We read The Maytrees by Annie Dillard for last month's book club--a challenging and hypnotic read. I passed it on to a good friend's mother who is an avid reader. I've lost my chance to go back and pick out parts of the text that I highlighted, but I did find some notes with words for which I had to use the dictionary: "tatterdemalion", "pauciloquy", "epistomeliac". Have you ever read any Dillard? Pilgrim at Tinker Creek or The Writing Life? She is a lover of rare words. They are sprinkled into spare prose like hot peppers into a plain soup.
The Maytrees is a meditation of love set on Cape Cod with an assortment of eccentric characters. Lou and Toby, bohemian painter/poets, fall quickly, madly in love, but as it turns out, Toby does this quite often. At age 42, after the birth of his son, he leaves his wife for another woman. Lou falls apart and gets it back together by making daily treks to Pilgrim Monument. Her son grows up to be a fisherman. Toby's wife, Deary, is on her death bed when he asks if he can move back in with Lou. She invites them to come live with her. Under these extraordinary circumstances, Lou and Toby find their way back to each other. Love, birth, loss, and two beautifully told death scenes are bound together by the theme of forgiveness.
Right before I started reading this book, I was sitting in church listening to a sermon on forgiveness.
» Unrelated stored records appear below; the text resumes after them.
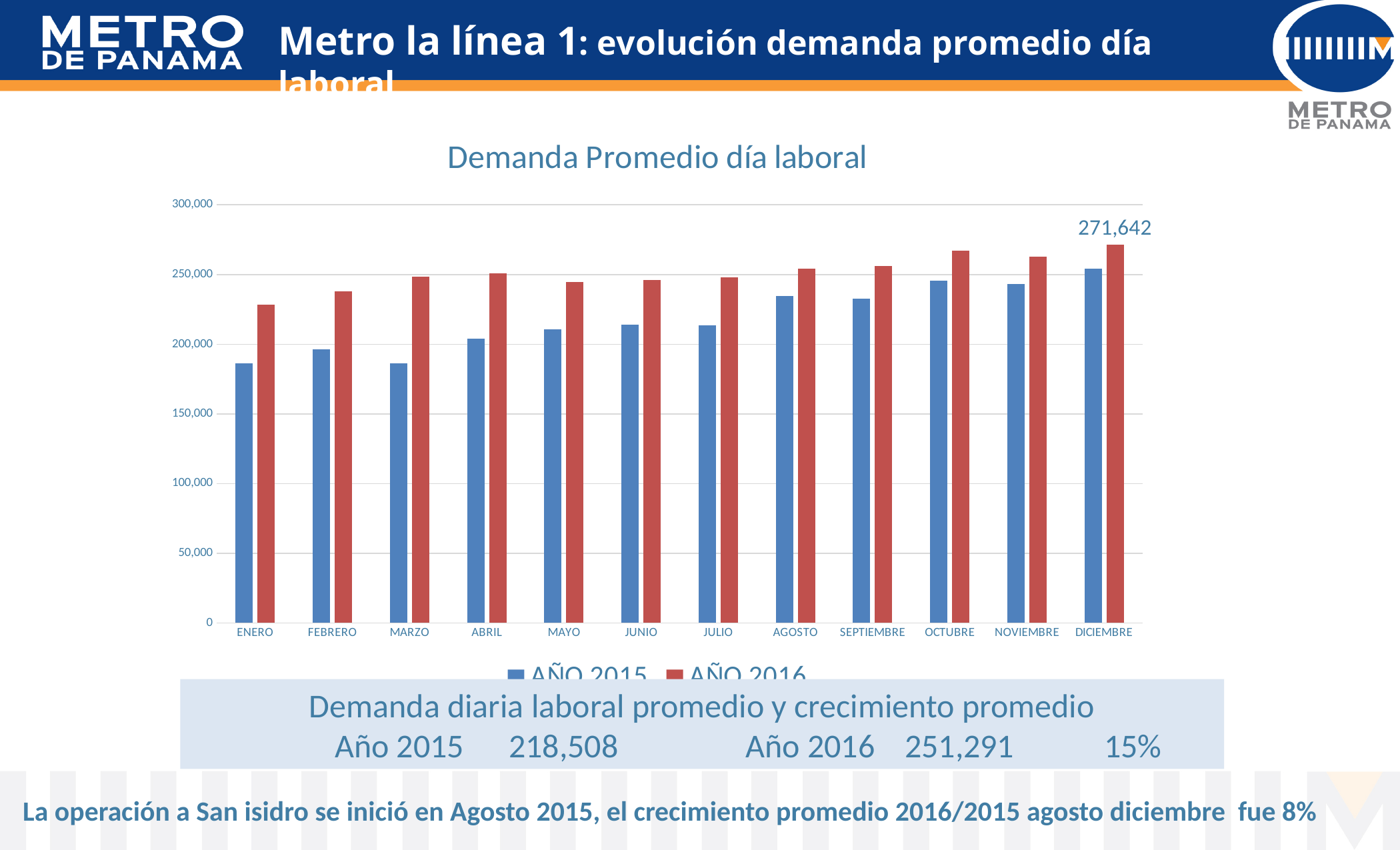
How many months are shown on the x axis of the chart? 12 Which month has the lowest AÑO 2016 value? ENERO For ENERO, which series has the larger value, AÑO 2015 or AÑO 2016? AÑO 2016 How many series does the legend of the chart list? 2 Which month has the highest AÑO 2016 value? DICIEMBRE Is the AÑO 2015 value for ENERO greater or less than 200,000? less What kind of chart is shown on the slide? bar chart Is the AÑO 2016 value for OCTUBRE greater or less than 250,000? greater Do the AÑO 2016 values generally rise or fall from ENERO to DICIEMBRE? rise What is the title of the chart? Demanda Promedio día laboral What is the AÑO 2016 value for DICIEMBRE? 271,642 Which month has the highest AÑO 2015 value? DICIEMBRE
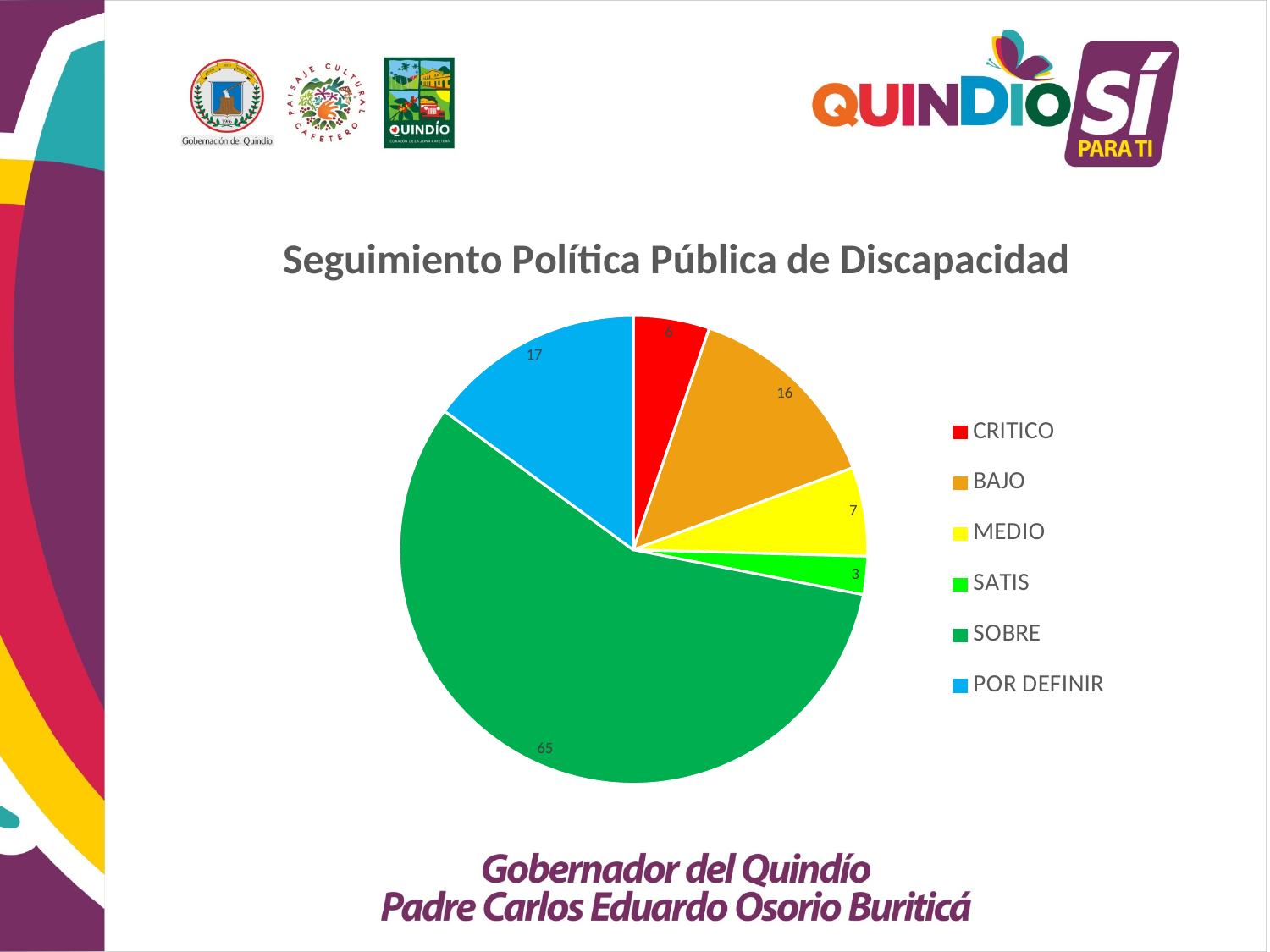
What is the title of the chart? Seguimiento Política Pública de Discapacidad What is the value for POR DEFINIR? 17 What is the difference between the values for SOBRE and POR DEFINIR? 48 What is the value for MEDIO? 7 What is the total of all the slices in the pie chart? 114 Which is larger, the value for BAJO or the value for MEDIO? BAJO Which category has the largest slice? SOBRE How many categories does the pie chart have? 6 Which category has the smallest slice? SATIS What type of chart is shown on the slide? pie chart What is the value for SOBRE? 65 What is the value for CRITICO? 6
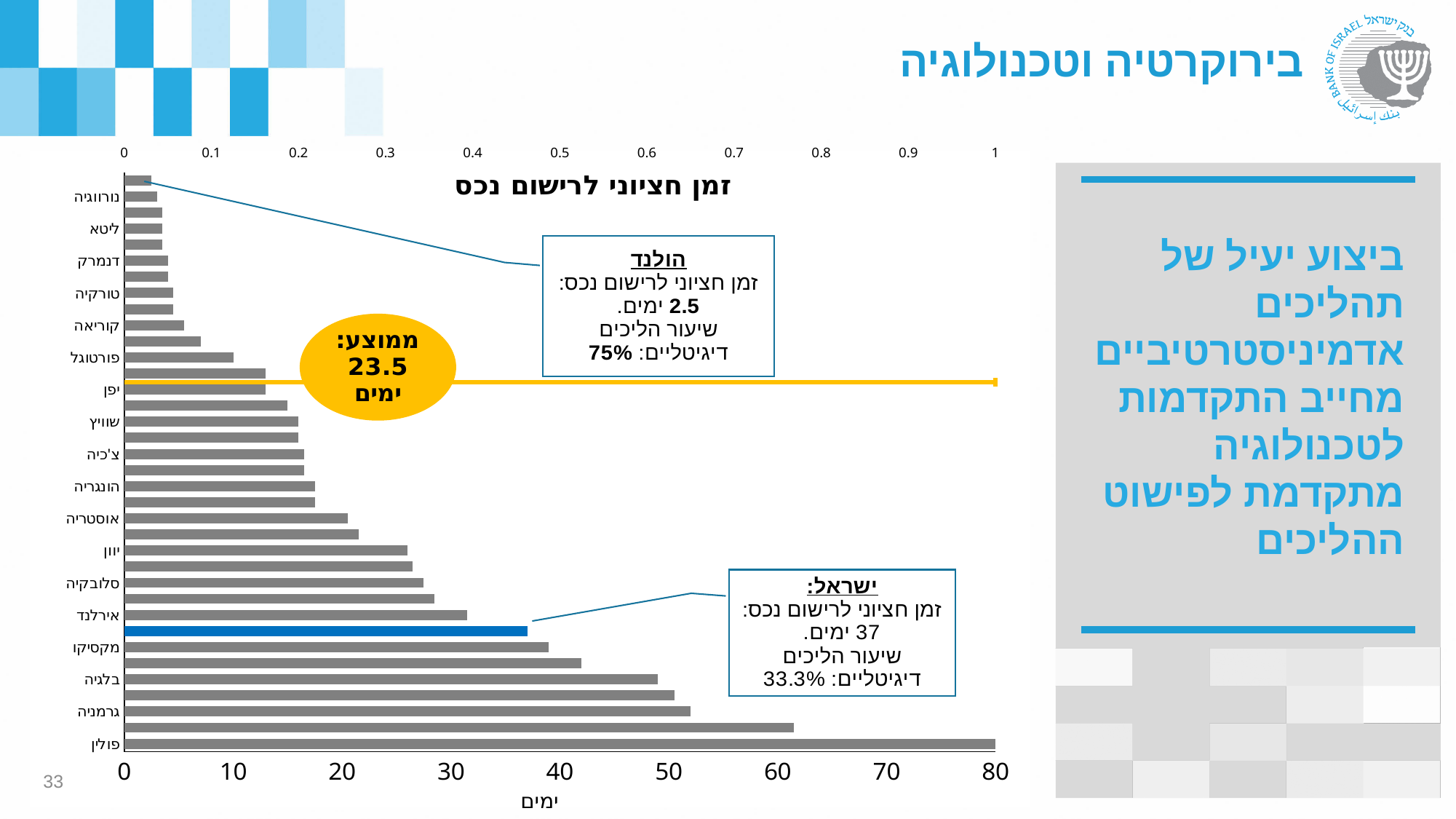
What is the title of the chart? זמן חציוני לרישום נכס Which country's bar is highlighted in blue? ישראל According to the callout, what is the median time to register property in Israel (ישראל)? 37 ימים According to the callout, what is the share of digital processes in Israel? 33.3% Is Israel's median registration time greater or less than the average of 23.5 days? greater What kind of chart is shown on the slide? bar chart What is the difference between Israel's median registration time (37 days) and Holland's (2.5 days)? 34.5 ימים What is the average (ממוצע) value marked on the chart? 23.5 ימים Is the value for הונגריה greater or less than 20? less Which country has the longest median time to register property? פולין Is the value for יוון greater or less than 20? greater According to the callout, what is the median time to register property in Holland (הולנד)? 2.5 ימים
This does not come easy to me. While I am able to forgive little daily trespasses (I have a teenager for crying out loud), I can not forgive the big things. The Rector asked us to consider letting go of hurt and anger and forgiving someone who had done us harm in the past. I mentally checked out and did a grocery list. "Not gonna happen." My husband is always amazed (appalled??) that I remember every little insult/hurt/slight/comment over the course of my life. He likes to point out some are imagined. But the big ones aren't, and I will never forgive certain things that have happened to me. I am not proud of this at all.
So when I started reading this book it was hard for me to imagine how Lou would welcome home her husband after he ran off with another woman. Usually when I read a novel I like to imagine what I would do in certain situations. How would I have responded to this? The fact that his wife (for whom he had callously thrown over for a mutual friend) allowed him to bring Deary to her home to die really made me think hard about the way forgiveness can be freeing. Not that I think I would be capable of doing that, but that it speaks to the power of how we heal.